OPINION: An open letter to the President
Published 12:59 pm Tuesday, June 5, 2018
Dear Mr. President:
I have lived through the administrations of 13 of this country’s presidents prior to your election. During that time, I have always tried to extend to the office the greatest amount of respect and veneration. In fact, during three presidential administrations, I was privileged to be able to refer to the President as my commander-in-chief.
While I have often disagreed with policies of sitting presidents, and have certainly not voted for some, I have attempted to come to understand that each tried, in his own way, to do what he thought at the time was best for the country. Some were more successful than others, results which have to be judged by individuals based on their political philosophy and the passage of time.
However, since you assumed the office, my esteem for it and my fear of it have become diminished and elevated respectively.
While I understand that all members of the Presidential fraternity have, at times, lied to the citizens of this country, I also understand that some of the lies may have occasionally been necessary, especially when the security of the country was at stake or when an emergency situation demanded it, although many lies and obfuscations were simply made for political reasons by Presidents of both parties.
But you have taken prevarication to unacceptable limits. You appear to lie whenever it is convenient to elevate yourself. You lied about releasing your tax returns, stating that it was the proper thing to do while campaigning and then refused to do so.
You lied regarding your attitude about others “taking the fifth” in their defense, castigating your opponent for her associates doing so and then said nothing when your own attorney did the same.

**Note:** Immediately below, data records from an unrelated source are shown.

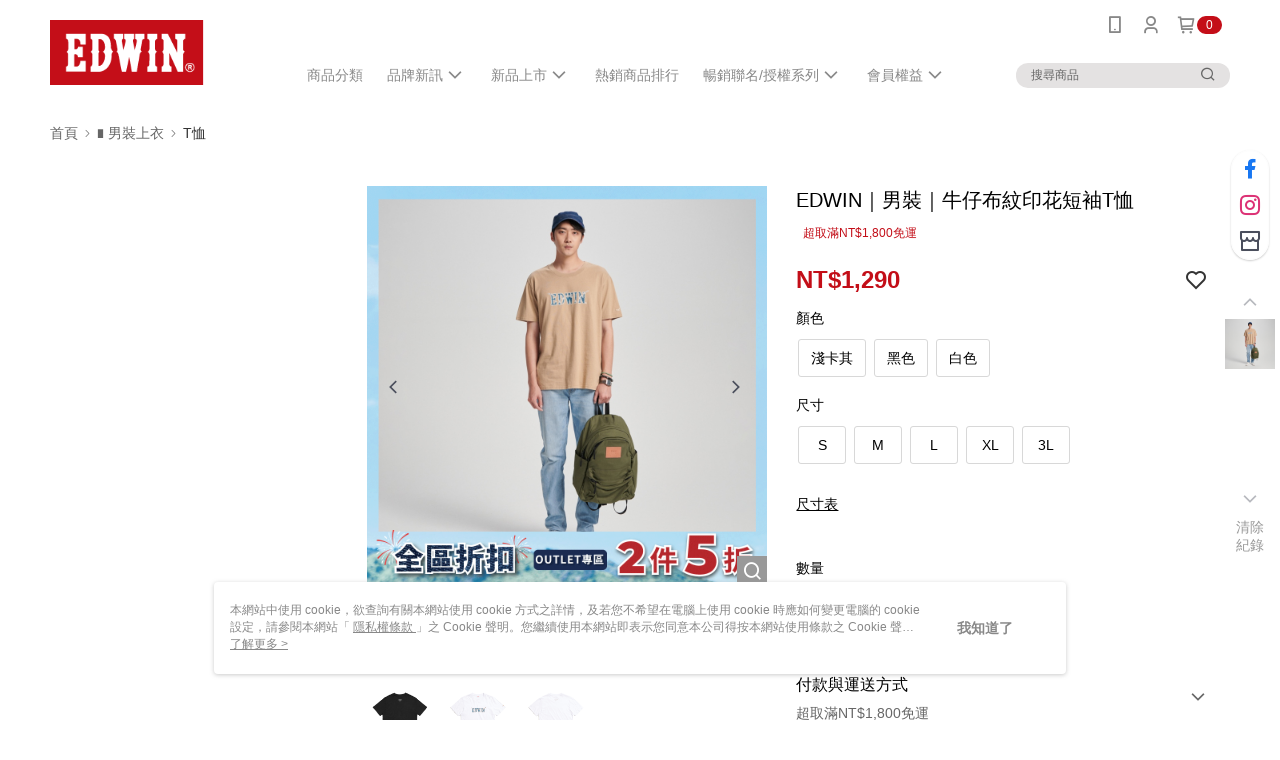

--- FILE ---
content_type: text/css
request_url: https://cms-static.cdn.91app.com/theme/41309/css/cmsTheme_59762f56-d163-430d-8fd1-6fc626c5bd69_1766132385324.css?v=020190828
body_size: 336
content:
.cms-badge{color:#fff;background:#c40e18}.cms-header{background:#fff}.cms-nav{color:#888}.cms-logo{background-image:url(https://cms-static.cdn.91app.com/images/original/41309/bc622e8b-620f-4dcb-8418-96818d237242-1650514551-0vjncmfvdh_d.png)}.cms-linkColor{color:#428bca !important}.cms-moneyColor{color:#c30e18 !important}.cms-discountMoneyColor{color:#c30e18 !important}.cms-primaryBtnBgColor{background-color:#c30e18 !important}.cms-primaryBtnTextColor{color:#fff !important}.cms-secondBtnBgColor{background-color:#fff !important}.cms-secondBtnTextColor{color:#c30e18 !important}.cms-secondBtnBorderColor{border-color:#c30e18 !important}.cms-primaryHeartBtnBgColor{color:#ff5353 !important}.cms-secondHeartBtnBgColor{color:#333 !important}.cms-generalTagBgColor{background-color:#fff !important}.cms-generalTagTextColor{color:#c30e18 !important}.cms-emphasisTagBgColor{background-color:#c30e18 !important}.cms-emphasisTagTextColor{color:#fff !important}.cms-keyWordTagTextColor{color:#64070c !important}.cms-moneyBgColor{background-color:#c30e18 !important}.cms-moneyBorderColor{border-color:#c30e18 !important}.cms-moneyOutlineColor{outline-color:#c30e18 !important}#progressbar li.active:before{background-color:#c30e18 !important;border-color:#c30e18 !important}.cms-secondBtnBgColor:hover{background-color:#f7f7f7 !important}.cms-primaryBtnBgColor:hover{background-color:#b50d16 !important}.cms-primaryBtnBorderColor{border-color:#c30e18 !important}.cms-tagBorderColor{border-color:#fff !important}.banner-discount-fee{color:#c30e18 !important}.banner-add-to-cart{border-color:#c30e18 !important;color:#c30e18 !important}.cms-main-color{background-color:#fff !important}.cms-sub-color{color:#888 !important}

--- FILE ---
content_type: application/javascript
request_url: https://app.cdn.91app.com/global/currency-exchange-rate/currency.js
body_size: 1577
content:
(function(root) { root.nineyi = root.nineyi || {}; root.nineyi.i18n = root.nineyi.i18n || {}; root.nineyi.i18n.exchangeRates = [{"base":"TWD","date":"2025-12-19","rates":{"MYR":0.129311,"HKD":0.246827,"CNY":0.22333,"JPY":4.995147,"KRW":46.879478,"USD":0.031717,"SGD":0.040994,"AUD":0.047904,"EUR":0.02707,"GBP":0.023743,"THB":0.996828,"CAD":0.043687,"IDR":530.60719,"NZD":0.055129,"PHP":1.860254,"VND":834.562319,"MOP":0.254225,"SEK":0.294458}},{"base":"MYR","date":"2025-12-19","rates":{"TWD":7.733091,"HKD":1.908677,"CNY":1.727067,"JPY":38.626333,"KRW":362.541235,"USD":0.245278,"SGD":0.316998,"AUD":0.370511,"EUR":0.209346,"GBP":0.18356,"THB":7.708126,"CAD":0.337866,"IDR":4103.263853,"NZD":0.426271,"PHP":14.382027,"VND":6453.890258,"MOP":1.96599,"SEK":2.276821}},{"base":"HKD","date":"2025-12-19","rates":{"TWD":4.052306,"MYR":0.523932,"CNY":0.904865,"JPY":20.234674,"KRW":189.912139,"USD":0.128509,"SGD":0.166087,"AUD":0.194133,"EUR":0.109672,"GBP":0.096168,"THB":4.038594,"CAD":0.177015,"IDR":2149.573125,"NZD":0.223329,"PHP":7.535003,"VND":3381.39791,"MOP":1.030044,"SEK":1.193061}},{"base":"USD","date":"2025-12-19","rates":{"TWD":31.527498,"MYR":4.076992,"CNY":7.04125,"JPY":157.479505,"KRW":1478.00005,"HKD":7.78225,"SGD":1.292435,"AUD":1.510483,"EUR":0.85339,"GBP":0.748385,"THB":31.42015,"CAD":1.37737,"IDR":16730.2,"NZD":1.737965,"PHP":58.651022,"VND":26312.5,"MOP":8.015336,"SEK":9.282404}},{"base":"SGD","date":"2025-12-19","rates":{"TWD":24.393708,"MYR":3.154367,"CNY":5.447839,"JPY":121.850155,"KRW":1143.564331,"HKD":6.021021,"USD":0.773703,"AUD":1.16856,"EUR":0.66034,"GBP":0.579169,"THB":24.316336,"CAD":1.065684,"IDR":12943.4771,"NZD":1.344809,"PHP":45.37849,"VND":20358.06992,"MOP":6.201493,"SEK":7.182931}}]; })(this);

You lied when you told your audiences that you would be spending so much time on government business that you wouldn’t have time to “go golfing”.
And then you spent more time away from duties during your first year of office than did your predecessor during his eight-year tenure, while costing the U.S. taxpayer millions to support your numerous trips to your own country club.
Further, you seem incapable of extolling your own assumed virtues, without denigrating others. You resort to name-calling almost daily, with a vitriol and suppurating venom unbefitting the office of president. You even refused to castigate your own staff for despicable remarks about a fellow Republican, John McCain. Obviously, your staff is following your example.
And you unilaterally withdrew from international agreements which have proven — yes, proven — to be working in keeping the world safer from nuclear proliferation, addressing climate change, protecting the environment and normalizing international trade, alienating other nations which have, for decades, been our closest friends, allies and supporters.
Your approach to diplomacy appears to be to threaten and demean other nations and their leaders and your selection of people to speak for you in the international community is based on placing your sycophants, those thoroughly versed in obsequiousness, in positions of importance, where their intemperate remarks further tarnish, even imperil, the reputation of this country.
And now, nearly halfway into your second year as president, you have commanded a military parade to be staged in Washington on Veterans Day, not to honor those who have honorably served this country, but to appease your own vanity, and this from one who received five deferments for specious medical reasons, a parade which will cost millions of dollars that could be spent more effectively housing homeless veterans or providing them needed medical care.
And so, Mr. President, I close with only this final remark. Please, in the name of decency, forego any intent to seek a second term, as you have already proven yourself inept in the office. Take the glory of having served one term, however dishonorably, return to private life and grant this country a respite from your hauteur, a chance to recover from the disgrace you brought to the office. Heed, if you will, the admonition of Oliver Cromwell to Parliament some three-hundred-and fifty years ago: “You have sat here too long for any good you have been doing. Depart, I say, and let us have done with you. In the name of God, go!”